- WORK TO BE COMPLETED
Scan the material for the word "frames", and copy each line where it shows up.

- DATA PROVIDED
^^^^^^^^
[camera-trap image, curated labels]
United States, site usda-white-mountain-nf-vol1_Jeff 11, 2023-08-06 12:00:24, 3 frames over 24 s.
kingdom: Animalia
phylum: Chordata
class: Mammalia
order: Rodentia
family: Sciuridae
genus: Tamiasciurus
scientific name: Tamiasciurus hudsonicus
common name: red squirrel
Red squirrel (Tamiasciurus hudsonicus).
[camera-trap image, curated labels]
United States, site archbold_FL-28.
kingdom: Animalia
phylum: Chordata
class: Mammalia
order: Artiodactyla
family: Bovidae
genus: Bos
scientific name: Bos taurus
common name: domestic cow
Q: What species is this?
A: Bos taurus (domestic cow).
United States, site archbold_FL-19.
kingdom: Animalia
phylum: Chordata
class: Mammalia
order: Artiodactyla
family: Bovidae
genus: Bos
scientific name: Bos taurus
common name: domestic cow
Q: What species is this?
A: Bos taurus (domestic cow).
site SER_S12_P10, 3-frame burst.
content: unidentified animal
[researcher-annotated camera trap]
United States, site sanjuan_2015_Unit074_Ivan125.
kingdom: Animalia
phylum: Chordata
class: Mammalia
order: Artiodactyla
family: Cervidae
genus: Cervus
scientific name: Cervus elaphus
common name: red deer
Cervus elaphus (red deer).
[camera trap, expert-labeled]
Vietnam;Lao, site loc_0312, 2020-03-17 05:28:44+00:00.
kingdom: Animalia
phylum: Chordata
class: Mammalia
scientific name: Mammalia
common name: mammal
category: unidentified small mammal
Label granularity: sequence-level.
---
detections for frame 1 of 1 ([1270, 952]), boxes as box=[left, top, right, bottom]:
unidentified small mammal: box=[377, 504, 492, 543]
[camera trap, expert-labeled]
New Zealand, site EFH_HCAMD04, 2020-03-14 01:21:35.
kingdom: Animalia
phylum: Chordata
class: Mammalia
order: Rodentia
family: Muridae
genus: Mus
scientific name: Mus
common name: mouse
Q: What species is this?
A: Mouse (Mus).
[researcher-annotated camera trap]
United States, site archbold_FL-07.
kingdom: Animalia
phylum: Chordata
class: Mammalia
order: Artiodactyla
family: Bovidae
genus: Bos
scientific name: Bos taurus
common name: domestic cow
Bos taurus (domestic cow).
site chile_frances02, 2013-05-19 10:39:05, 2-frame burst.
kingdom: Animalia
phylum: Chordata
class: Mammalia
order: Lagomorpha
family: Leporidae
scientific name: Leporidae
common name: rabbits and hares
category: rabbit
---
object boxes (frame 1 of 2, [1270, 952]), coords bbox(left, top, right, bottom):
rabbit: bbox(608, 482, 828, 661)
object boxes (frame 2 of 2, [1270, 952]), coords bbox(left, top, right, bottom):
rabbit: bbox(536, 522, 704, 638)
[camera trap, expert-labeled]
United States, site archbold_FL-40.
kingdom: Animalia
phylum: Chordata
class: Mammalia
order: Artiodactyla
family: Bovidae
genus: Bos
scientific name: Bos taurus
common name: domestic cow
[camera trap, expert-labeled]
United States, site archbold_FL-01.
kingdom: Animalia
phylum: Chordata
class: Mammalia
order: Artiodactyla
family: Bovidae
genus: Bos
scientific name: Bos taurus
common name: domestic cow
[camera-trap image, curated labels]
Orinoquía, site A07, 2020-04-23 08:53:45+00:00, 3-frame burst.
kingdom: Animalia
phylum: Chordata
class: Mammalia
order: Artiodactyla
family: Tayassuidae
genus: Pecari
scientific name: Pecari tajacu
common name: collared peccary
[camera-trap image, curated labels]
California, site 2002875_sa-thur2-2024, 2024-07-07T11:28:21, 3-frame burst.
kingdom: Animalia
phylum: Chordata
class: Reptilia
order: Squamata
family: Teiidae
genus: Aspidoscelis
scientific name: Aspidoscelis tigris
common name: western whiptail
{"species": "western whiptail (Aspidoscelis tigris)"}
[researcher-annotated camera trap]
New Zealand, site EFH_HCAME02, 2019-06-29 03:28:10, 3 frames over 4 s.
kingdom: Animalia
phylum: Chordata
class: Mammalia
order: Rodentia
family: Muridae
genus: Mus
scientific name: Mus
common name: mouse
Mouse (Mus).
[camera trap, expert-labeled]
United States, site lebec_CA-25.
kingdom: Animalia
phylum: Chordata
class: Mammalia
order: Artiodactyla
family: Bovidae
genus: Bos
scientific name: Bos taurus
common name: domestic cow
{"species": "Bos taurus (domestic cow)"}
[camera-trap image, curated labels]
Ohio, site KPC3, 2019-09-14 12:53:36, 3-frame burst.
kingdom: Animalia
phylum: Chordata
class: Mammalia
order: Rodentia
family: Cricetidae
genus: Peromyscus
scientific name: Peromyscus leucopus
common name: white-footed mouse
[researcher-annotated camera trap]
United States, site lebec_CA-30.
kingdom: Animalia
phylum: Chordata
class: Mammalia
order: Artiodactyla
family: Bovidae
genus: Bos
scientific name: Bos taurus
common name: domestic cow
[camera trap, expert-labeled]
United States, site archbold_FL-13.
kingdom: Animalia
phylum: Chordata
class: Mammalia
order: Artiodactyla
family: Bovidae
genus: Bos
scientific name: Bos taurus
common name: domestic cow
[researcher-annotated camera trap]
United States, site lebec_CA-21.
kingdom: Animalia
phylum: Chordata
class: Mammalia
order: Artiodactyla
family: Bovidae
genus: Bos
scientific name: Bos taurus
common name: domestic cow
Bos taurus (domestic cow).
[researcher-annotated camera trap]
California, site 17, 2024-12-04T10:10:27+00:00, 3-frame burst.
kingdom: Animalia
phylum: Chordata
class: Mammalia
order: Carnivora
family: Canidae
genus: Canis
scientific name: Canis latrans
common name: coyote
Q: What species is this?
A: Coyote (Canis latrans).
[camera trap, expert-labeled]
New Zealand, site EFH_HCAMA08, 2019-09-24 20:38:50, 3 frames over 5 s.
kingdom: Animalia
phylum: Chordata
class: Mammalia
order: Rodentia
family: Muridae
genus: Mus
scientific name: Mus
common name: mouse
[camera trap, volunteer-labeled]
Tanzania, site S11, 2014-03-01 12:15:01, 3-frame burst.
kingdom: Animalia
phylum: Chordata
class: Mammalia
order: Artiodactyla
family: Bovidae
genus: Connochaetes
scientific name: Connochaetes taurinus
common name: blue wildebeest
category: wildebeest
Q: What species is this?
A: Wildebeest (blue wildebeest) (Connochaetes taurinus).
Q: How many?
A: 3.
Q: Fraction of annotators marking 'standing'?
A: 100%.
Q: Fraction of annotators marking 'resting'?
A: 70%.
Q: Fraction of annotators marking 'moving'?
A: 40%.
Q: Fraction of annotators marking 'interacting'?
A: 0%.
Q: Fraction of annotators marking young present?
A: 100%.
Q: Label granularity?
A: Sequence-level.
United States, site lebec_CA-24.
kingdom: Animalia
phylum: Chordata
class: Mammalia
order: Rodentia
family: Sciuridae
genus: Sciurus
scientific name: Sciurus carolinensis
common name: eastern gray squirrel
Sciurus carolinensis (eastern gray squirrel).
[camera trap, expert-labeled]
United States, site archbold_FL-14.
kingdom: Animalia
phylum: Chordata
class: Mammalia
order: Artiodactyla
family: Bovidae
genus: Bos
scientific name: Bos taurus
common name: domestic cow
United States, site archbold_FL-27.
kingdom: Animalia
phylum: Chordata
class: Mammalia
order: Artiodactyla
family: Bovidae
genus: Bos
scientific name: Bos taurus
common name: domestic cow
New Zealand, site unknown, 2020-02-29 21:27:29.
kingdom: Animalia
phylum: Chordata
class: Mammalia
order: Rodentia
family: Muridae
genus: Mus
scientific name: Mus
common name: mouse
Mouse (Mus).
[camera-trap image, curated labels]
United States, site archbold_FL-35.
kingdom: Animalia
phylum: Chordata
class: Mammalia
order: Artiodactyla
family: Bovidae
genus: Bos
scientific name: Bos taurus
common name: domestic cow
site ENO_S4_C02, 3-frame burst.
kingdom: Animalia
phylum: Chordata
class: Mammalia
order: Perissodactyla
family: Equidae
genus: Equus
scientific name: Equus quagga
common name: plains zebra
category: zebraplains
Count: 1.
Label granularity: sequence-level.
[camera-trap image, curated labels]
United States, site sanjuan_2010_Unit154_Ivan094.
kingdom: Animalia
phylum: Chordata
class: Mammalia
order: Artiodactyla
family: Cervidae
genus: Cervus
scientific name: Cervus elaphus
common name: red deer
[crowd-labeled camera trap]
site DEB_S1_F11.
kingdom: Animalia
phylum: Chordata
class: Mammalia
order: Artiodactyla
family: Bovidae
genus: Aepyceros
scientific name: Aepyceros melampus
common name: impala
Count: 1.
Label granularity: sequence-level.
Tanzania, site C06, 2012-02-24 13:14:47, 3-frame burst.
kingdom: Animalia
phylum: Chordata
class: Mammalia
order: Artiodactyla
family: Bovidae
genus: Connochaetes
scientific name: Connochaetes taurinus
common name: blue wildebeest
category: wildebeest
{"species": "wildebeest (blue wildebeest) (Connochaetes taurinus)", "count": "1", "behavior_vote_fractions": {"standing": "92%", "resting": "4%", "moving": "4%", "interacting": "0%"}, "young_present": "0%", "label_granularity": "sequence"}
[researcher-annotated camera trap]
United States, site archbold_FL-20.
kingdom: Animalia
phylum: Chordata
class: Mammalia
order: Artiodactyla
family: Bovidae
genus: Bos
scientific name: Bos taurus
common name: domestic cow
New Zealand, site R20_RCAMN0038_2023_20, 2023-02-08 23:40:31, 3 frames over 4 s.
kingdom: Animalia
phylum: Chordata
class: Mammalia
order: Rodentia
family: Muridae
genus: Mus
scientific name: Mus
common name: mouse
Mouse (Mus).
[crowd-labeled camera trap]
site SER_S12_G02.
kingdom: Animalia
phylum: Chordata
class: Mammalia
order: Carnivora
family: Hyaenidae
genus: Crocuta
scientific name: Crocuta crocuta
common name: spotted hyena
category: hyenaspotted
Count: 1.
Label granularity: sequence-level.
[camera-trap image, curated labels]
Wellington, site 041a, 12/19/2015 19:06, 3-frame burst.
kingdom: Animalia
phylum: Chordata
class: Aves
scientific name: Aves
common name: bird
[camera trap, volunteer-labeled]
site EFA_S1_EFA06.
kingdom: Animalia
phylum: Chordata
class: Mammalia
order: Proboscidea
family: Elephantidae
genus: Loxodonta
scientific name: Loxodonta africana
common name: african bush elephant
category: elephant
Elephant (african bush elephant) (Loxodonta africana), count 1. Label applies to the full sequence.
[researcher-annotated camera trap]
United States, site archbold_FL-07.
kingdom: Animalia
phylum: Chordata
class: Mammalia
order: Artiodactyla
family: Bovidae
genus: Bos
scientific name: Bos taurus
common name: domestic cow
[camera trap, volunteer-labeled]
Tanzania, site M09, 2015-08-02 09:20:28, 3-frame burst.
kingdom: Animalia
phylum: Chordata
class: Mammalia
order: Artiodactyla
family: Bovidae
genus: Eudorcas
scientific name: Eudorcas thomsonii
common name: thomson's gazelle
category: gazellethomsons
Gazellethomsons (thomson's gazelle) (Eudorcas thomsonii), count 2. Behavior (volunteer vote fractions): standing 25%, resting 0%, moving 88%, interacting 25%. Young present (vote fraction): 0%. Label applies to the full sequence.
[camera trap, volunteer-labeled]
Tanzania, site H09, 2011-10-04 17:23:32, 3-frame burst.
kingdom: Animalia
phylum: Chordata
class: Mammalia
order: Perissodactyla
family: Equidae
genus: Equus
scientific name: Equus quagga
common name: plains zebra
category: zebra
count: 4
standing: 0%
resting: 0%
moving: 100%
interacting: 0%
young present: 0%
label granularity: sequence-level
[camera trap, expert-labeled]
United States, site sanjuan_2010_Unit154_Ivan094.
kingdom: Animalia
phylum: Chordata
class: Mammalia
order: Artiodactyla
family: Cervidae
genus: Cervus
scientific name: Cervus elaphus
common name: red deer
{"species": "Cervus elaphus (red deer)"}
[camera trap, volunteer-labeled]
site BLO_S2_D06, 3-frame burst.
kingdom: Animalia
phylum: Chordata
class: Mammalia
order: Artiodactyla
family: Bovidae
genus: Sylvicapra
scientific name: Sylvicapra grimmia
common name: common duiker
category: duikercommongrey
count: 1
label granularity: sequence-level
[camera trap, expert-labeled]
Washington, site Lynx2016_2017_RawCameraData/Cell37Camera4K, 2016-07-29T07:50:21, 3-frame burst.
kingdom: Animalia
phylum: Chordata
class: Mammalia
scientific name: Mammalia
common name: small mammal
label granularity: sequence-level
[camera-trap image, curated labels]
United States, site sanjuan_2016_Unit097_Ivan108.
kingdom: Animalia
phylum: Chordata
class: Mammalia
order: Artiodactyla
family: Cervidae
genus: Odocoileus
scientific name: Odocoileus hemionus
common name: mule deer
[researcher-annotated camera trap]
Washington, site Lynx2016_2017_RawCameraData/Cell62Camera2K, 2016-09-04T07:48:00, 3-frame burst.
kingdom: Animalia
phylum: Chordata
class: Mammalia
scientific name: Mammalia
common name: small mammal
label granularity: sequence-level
^^^^^^^^
- SOLUTION BELOW
United States, site usda-white-mountain-nf-vol1_Jeff 11, 2023-08-06 12:00:24, 3 frames over 24 s.
New Zealand, site EFH_HCAME02, 2019-06-29 03:28:10, 3 frames over 4 s.
New Zealand, site EFH_HCAMA08, 2019-09-24 20:38:50, 3 frames over 5 s.
New Zealand, site R20_RCAMN0038_2023_20, 2023-02-08 23:40:31, 3 frames over 4 s.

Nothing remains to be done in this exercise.